The bulk of the heavy lifting looks like the following:
func canRobotsAccess(input string, allRobots map[string]*robotstxt.RobotsData) (canAccess bool) {
canAccess = true
robotsUrl := toRobotsUrl(input)
inputPath := toPath(input)
if robot,ok := allRobots[robotsUrl]; ok {
if robot == nil {
return
}
canAccess = robot.TestAgent(inputPath, "WeblBot")
} else {
allRobots[robotsUrl] = nil
TRACE.Println(fmt.Sprintf("Loading %s",robotsUrl))
resp, err := http.Get(robotsUrl)
if resp != nil && resp.Body != nil {
defer resp.Body.Close()
}
if err != nil {
return
}
if resp.StatusCode != 200 {
TRACE.Println(fmt.Sprintf("Unable to access %s, assuming full access.",robotsUrl))
return
} else {
robot, err := robotstxt.FromResponse(resp)
if err != nil {
return
}
allRobots[robotsUrl] = robot
canAccess = robot.TestAgent(inputPath, "WeblBot")
TRACE.Println(fmt.Sprintf("Access to %s via %s (ok? %t)",inputPath,robotsUrl,canAccess))
}
}
return
}
If you wanted to improve things
- Adding the ability to manage multiple crawls over a domain and provide a diff of the results.
- Adding security to prevent abuse from crawling too often.
- Improve visualization based on how best to use the data (e.g. broken links, unused assets, etc).
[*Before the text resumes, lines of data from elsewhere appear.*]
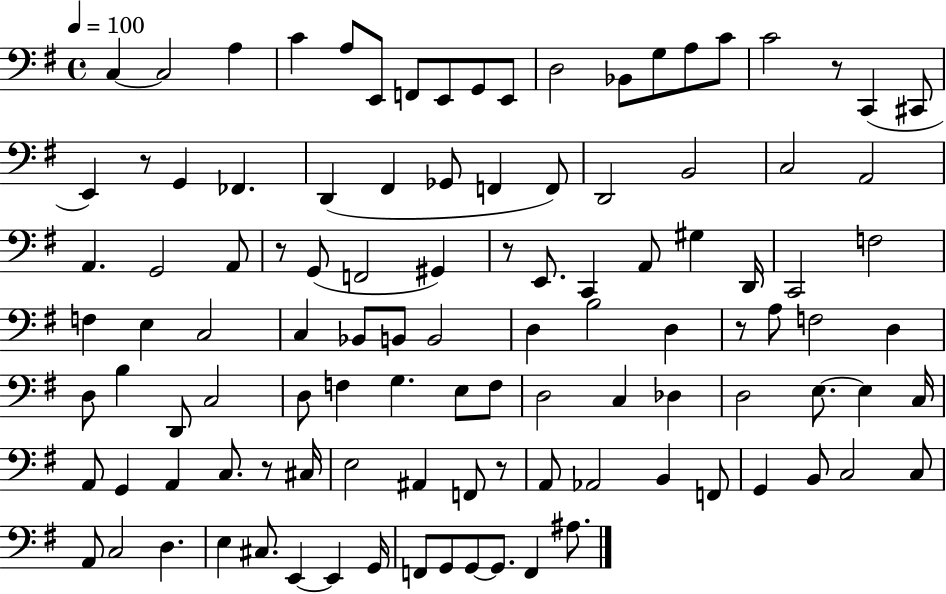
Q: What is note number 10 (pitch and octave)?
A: E2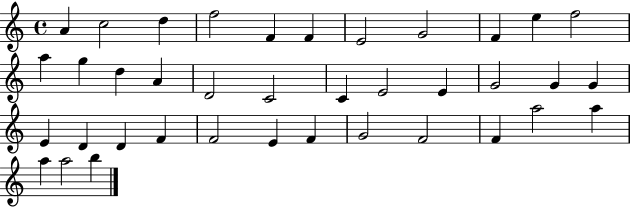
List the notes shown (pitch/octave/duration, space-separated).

A4/q C5/h D5/q F5/h F4/q F4/q E4/h G4/h F4/q E5/q F5/h A5/q G5/q D5/q A4/q D4/h C4/h C4/q E4/h E4/q G4/h G4/q G4/q E4/q D4/q D4/q F4/q F4/h E4/q F4/q G4/h F4/h F4/q A5/h A5/q A5/q A5/h B5/q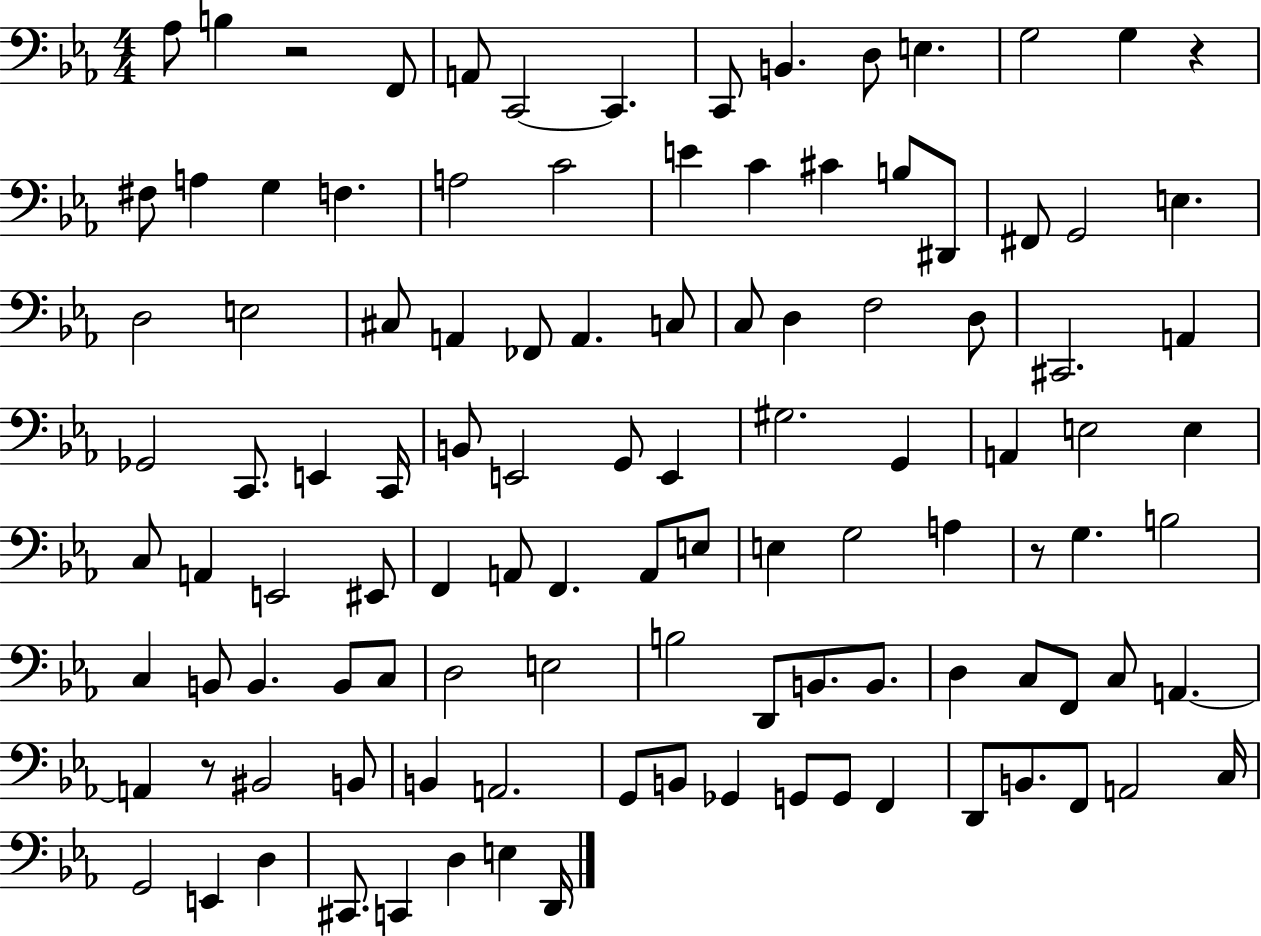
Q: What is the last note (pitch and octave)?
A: D2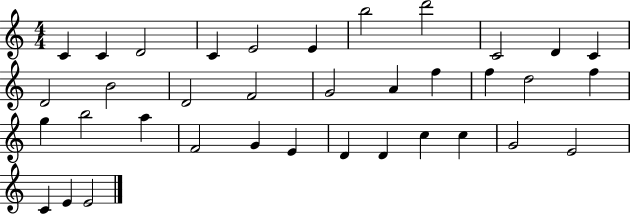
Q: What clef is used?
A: treble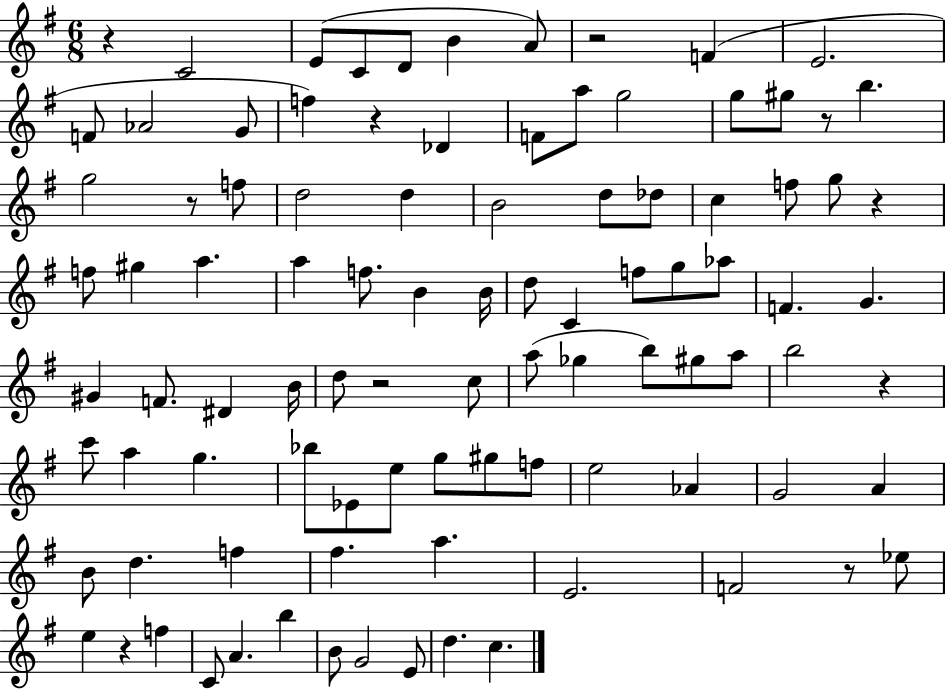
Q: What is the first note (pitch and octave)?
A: C4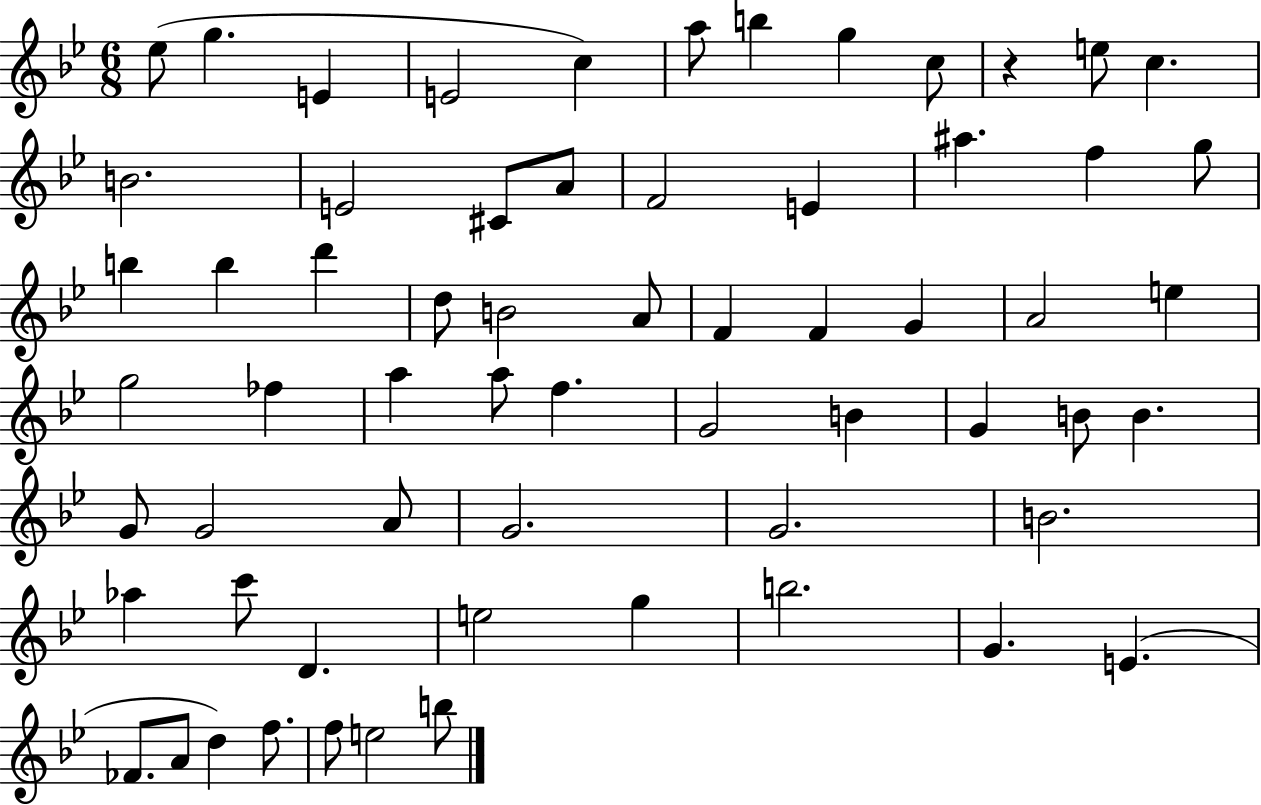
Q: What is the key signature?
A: BES major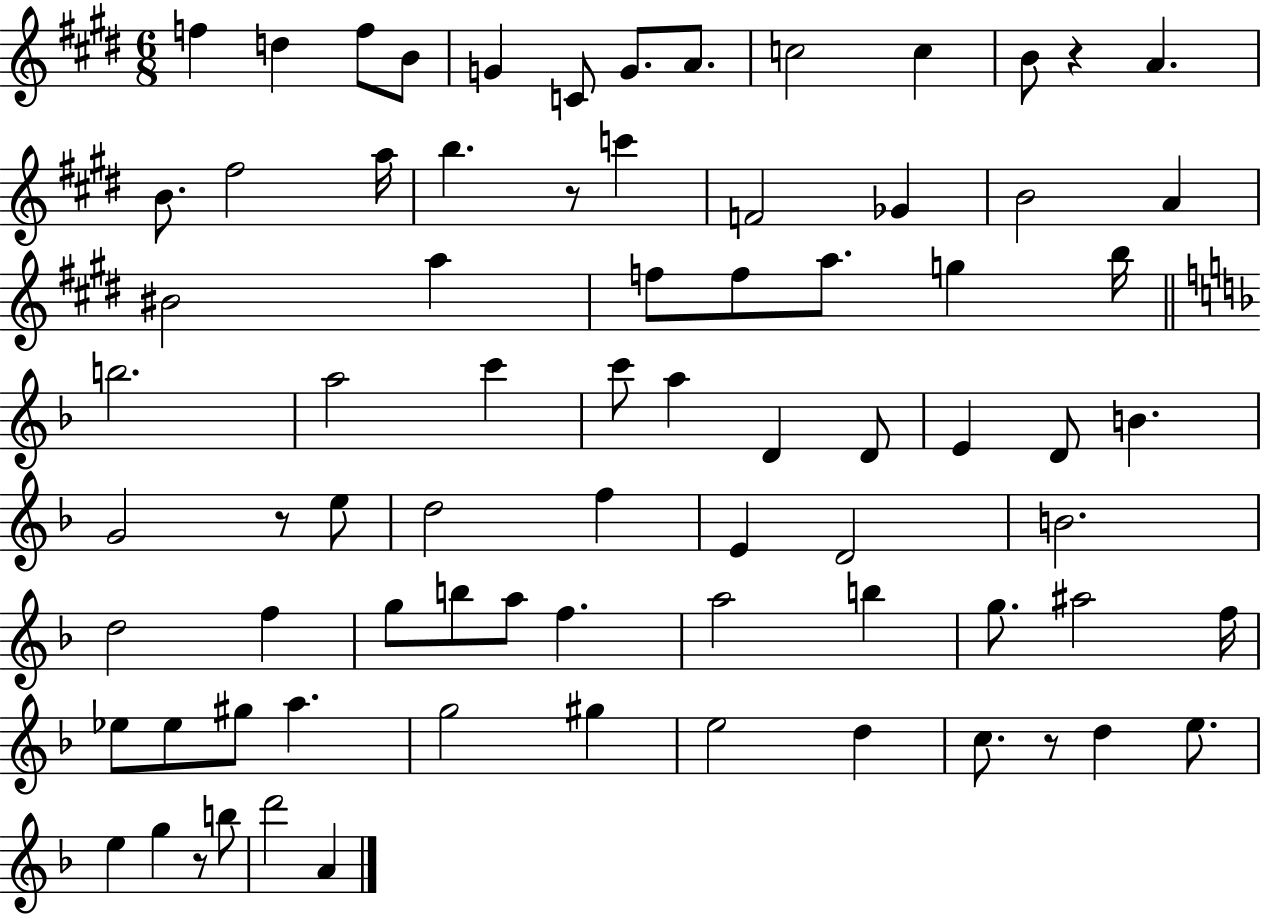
F5/q D5/q F5/e B4/e G4/q C4/e G4/e. A4/e. C5/h C5/q B4/e R/q A4/q. B4/e. F#5/h A5/s B5/q. R/e C6/q F4/h Gb4/q B4/h A4/q BIS4/h A5/q F5/e F5/e A5/e. G5/q B5/s B5/h. A5/h C6/q C6/e A5/q D4/q D4/e E4/q D4/e B4/q. G4/h R/e E5/e D5/h F5/q E4/q D4/h B4/h. D5/h F5/q G5/e B5/e A5/e F5/q. A5/h B5/q G5/e. A#5/h F5/s Eb5/e Eb5/e G#5/e A5/q. G5/h G#5/q E5/h D5/q C5/e. R/e D5/q E5/e. E5/q G5/q R/e B5/e D6/h A4/q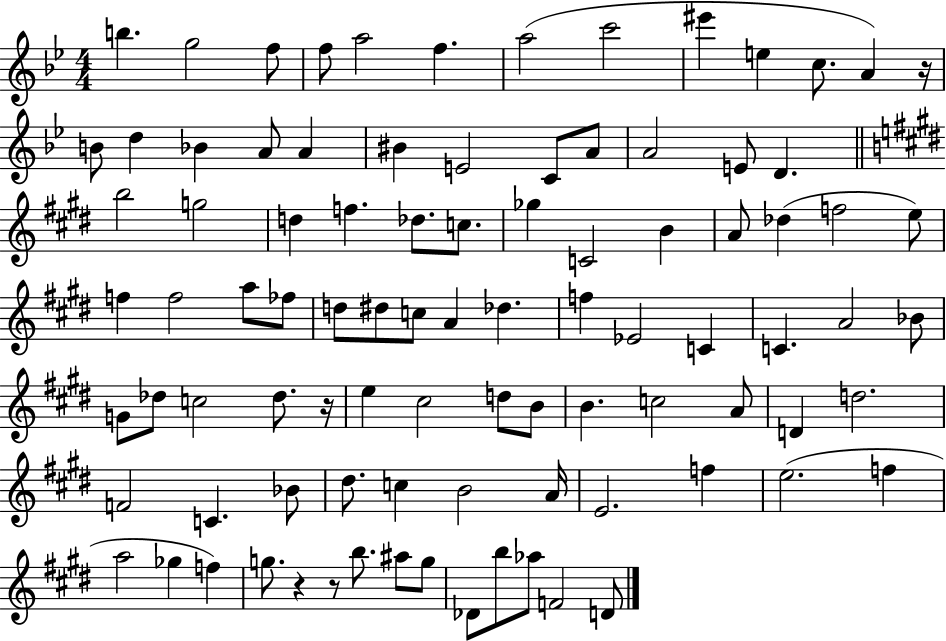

This will most likely involve an improved data store (like Postgres) to allow for reaching searching.
- Improved sitemap.xml generation to grab other fields like priority, last modified, etc.
- Improved resource meta-data like title, and keywords, as well as taking thumbnails of the webpage.
- Improved link identification by analyzing JS and CSS for urls.